Michel Nesterenko : Ce n’est pas tant le logiciel qui est à montrer du doigt, que l’amateurisme de procédure observé dans ce cas. Des commandes aussi importantes doivent pouvoir être vérifiées de plusieurs manières. Si l’on postule que la transmission se fait correctement sans qu’il soit besoin de la vérifier, alors c’est un aveu de négligence.

L’erreur est humaine, c’est pour cela que des procédures de vérification sur les transactions importantes existent. Lorsqu’on dépasse certains seuils, des signaux d’alarme doivent normalement se mettre en marche. Dans le cas des affaires Kerviel et autres, le système d’alarme n’a pas été vu par les supérieurs - ou plutôt, ces derniers ont fermé les yeux. Ou alors, la compagnie est totalement négligente en n’ayant pas de système d’alarme : cela lui permet de gagner beaucoup d’argent, et le jour où cela se retourne contre elle, elle fait porter le chapeau à de quelconques petites mains. C’est exactement ce qui s’est passé pour Kerviel : son directeur, bien qu’ayant fermé les yeux pendant des mois, n’est pas allé en prison. C’est donc, à la base, un problème de bonne gouvernance. A défaut de trouver quelqu’un, on accuse le logiciel.

Est-il illusoire d’imaginer qu’un jour les systèmes informatiques seront totalement débarrassés des bugs ?

________________________________________

■ **CONSIGNES**:
A. Répondez à ces questions sur le passage :
(i) De combien de manières des commandes aussi importantes doivent-elles pouvoir être vérifiées ?
(ii) Que doit-il normalement se passer lorsqu'on dépasse certains seuils ?
(iii) Le directeur de Kerviel est-il allé en prison ?
B. Extrayez du passage, mot pour mot, la partie allant de « L’erreur est humaine, c’est » jusqu'à « accuse le logiciel. » inclus.
Les entrées qui suivent n'ont aucun lien avec le passage.

Entrées extraites:
________________________________________

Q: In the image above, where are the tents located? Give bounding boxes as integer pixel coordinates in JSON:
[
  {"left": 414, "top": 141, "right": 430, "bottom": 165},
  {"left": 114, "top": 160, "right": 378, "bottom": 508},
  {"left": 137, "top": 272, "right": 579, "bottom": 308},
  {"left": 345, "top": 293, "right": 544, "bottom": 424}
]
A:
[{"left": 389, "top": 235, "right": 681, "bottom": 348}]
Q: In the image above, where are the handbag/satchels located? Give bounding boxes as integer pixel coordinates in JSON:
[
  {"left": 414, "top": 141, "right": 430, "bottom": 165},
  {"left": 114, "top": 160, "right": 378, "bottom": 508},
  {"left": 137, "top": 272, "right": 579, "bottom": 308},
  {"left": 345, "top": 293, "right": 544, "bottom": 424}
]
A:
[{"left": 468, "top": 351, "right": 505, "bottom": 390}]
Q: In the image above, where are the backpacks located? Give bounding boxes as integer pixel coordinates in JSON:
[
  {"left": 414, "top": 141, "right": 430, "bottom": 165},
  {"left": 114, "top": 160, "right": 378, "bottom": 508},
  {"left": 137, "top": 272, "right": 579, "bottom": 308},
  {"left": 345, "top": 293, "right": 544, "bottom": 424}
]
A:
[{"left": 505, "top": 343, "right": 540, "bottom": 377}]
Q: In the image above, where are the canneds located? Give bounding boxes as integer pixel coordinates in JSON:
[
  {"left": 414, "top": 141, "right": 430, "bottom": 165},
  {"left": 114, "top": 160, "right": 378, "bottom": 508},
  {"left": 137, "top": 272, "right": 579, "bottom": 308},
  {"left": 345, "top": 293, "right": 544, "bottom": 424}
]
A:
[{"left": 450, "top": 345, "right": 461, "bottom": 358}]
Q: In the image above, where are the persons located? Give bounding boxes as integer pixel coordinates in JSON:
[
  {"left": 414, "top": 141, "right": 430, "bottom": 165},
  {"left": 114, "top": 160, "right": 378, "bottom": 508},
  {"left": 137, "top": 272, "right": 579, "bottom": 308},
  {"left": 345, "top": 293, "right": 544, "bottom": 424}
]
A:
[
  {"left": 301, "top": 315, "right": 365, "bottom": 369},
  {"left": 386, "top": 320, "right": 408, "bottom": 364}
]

________________________________________

■ **CORRIGÉ**:
A.
(i) De plusieurs manières.
(ii) Des signaux d'alarme doivent se mettre en marche.
(iii) Non, il n'est pas allé en prison.

B.
L’erreur est humaine, c’est pour cela que des procédures de vérification sur les transactions importantes existent. Lorsqu’on dépasse certains seuils, des signaux d’alarme doivent normalement se mettre en marche. Dans le cas des affaires Kerviel et autres, le système d’alarme n’a pas été vu par les supérieurs - ou plutôt, ces derniers ont fermé les yeux. Ou alors, la compagnie est totalement négligente en n’ayant pas de système d’alarme : cela lui permet de gagner beaucoup d’argent, et le jour où cela se retourne contre elle, elle fait porter le chapeau à de quelconques petites mains. C’est exactement ce qui s’est passé pour Kerviel : son directeur, bien qu’ayant fermé les yeux pendant des mois, n’est pas allé en prison. C’est donc, à la base, un problème de bonne gouvernance. A défaut de trouver quelqu’un, on accuse le logiciel.